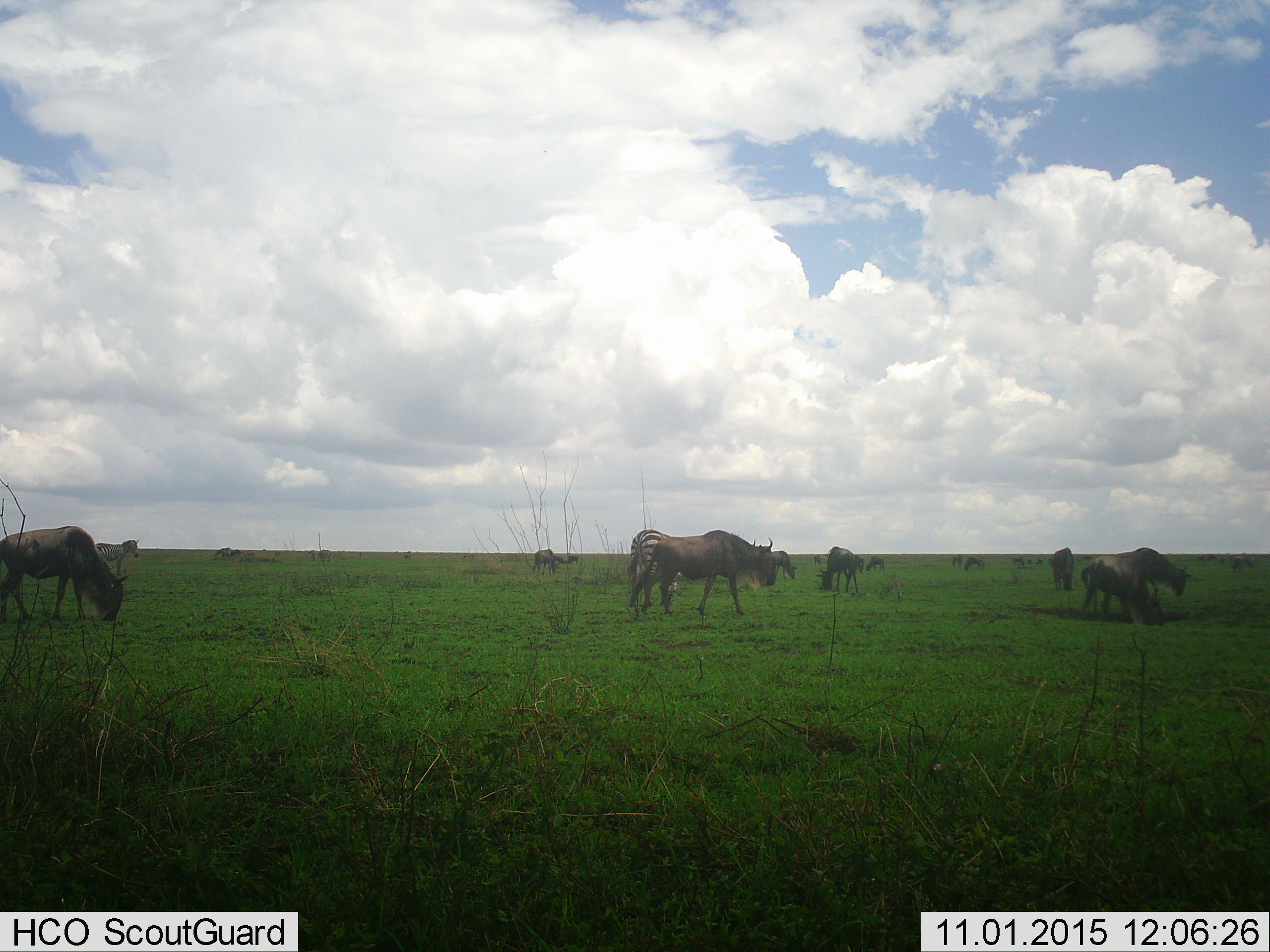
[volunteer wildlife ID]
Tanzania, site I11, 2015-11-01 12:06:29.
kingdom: Animalia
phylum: Chordata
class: Mammalia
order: Artiodactyla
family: Bovidae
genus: Connochaetes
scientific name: Connochaetes taurinus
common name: blue wildebeest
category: wildebeest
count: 11-50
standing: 50%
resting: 0%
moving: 40%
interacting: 10%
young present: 10%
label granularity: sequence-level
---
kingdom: Animalia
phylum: Chordata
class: Mammalia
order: Perissodactyla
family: Equidae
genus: Equus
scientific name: Equus quagga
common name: plains zebra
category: zebra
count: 2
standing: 62%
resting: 0%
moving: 0%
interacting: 0%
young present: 0%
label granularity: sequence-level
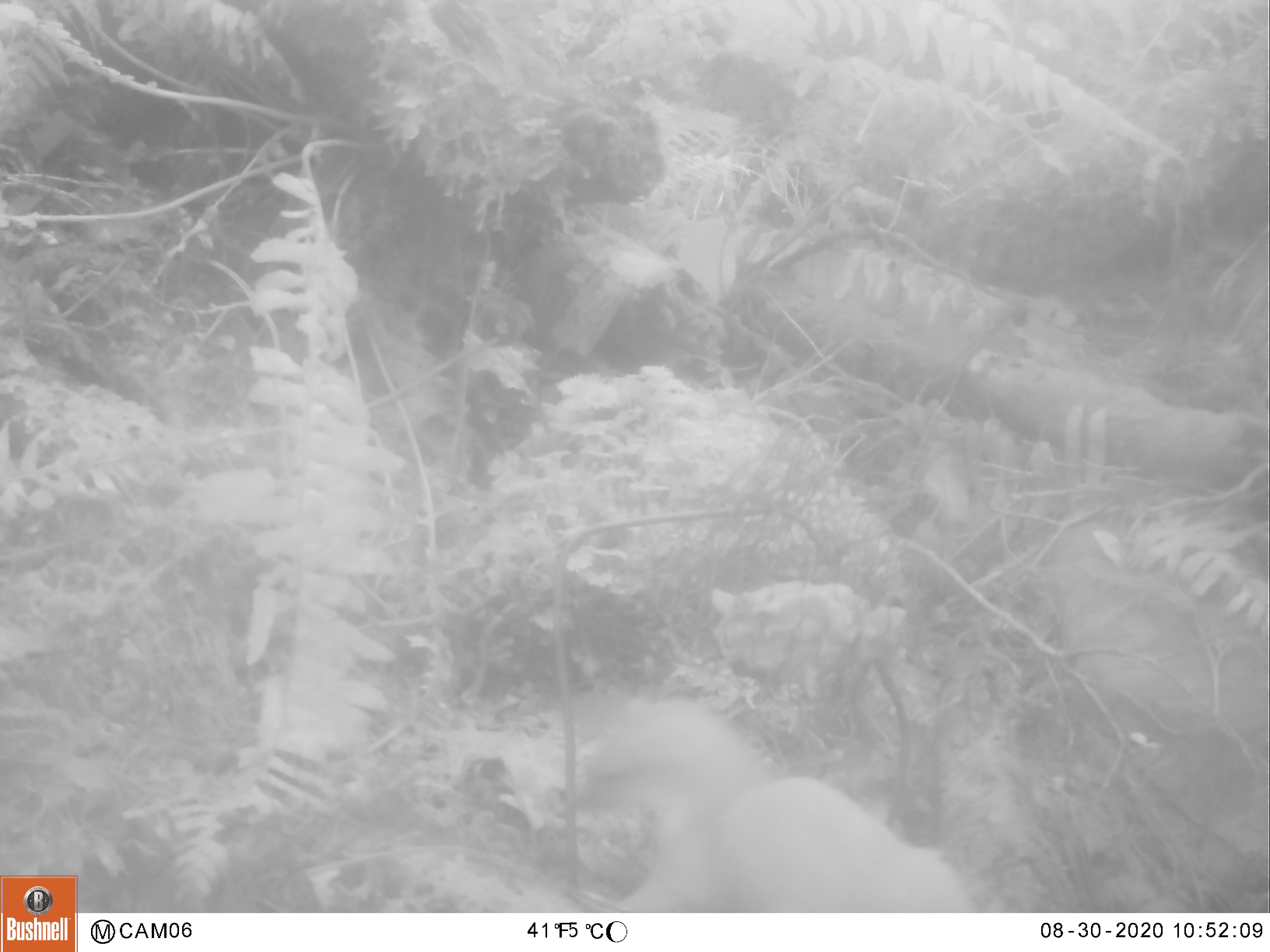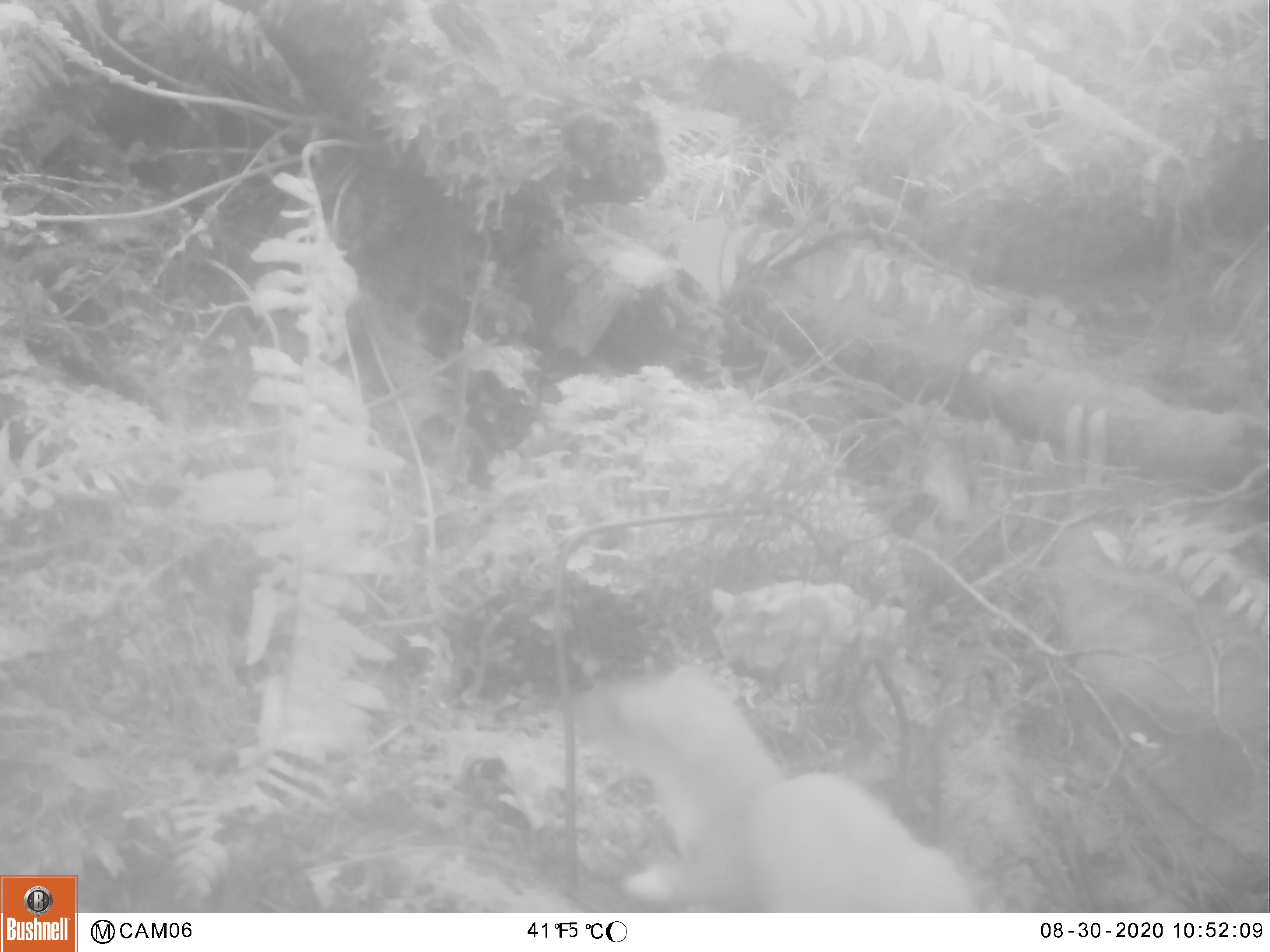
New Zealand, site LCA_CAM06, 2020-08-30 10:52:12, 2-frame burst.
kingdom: Animalia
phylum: Chordata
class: Mammalia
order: Carnivora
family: Mustelidae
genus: Mustela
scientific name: Mustela erminea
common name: stoat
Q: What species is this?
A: Stoat (Mustela erminea).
========================================
TASK ITEM - Go to the line containing "young present: 0%", then write out word for word every line from there to the end of the listing. Keep both end lines and drop the pictures.

RESULT OF THIS TASK -
young present: 0%
label granularity: sequence-level
New Zealand, site LCA_CAM06, 2020-08-30 10:52:12, 2-frame burst.
kingdom: Animalia
phylum: Chordata
class: Mammalia
order: Carnivora
family: Mustelidae
genus: Mustela
scientific name: Mustela erminea
common name: stoat
Q: What species is this?
A: Stoat (Mustela erminea).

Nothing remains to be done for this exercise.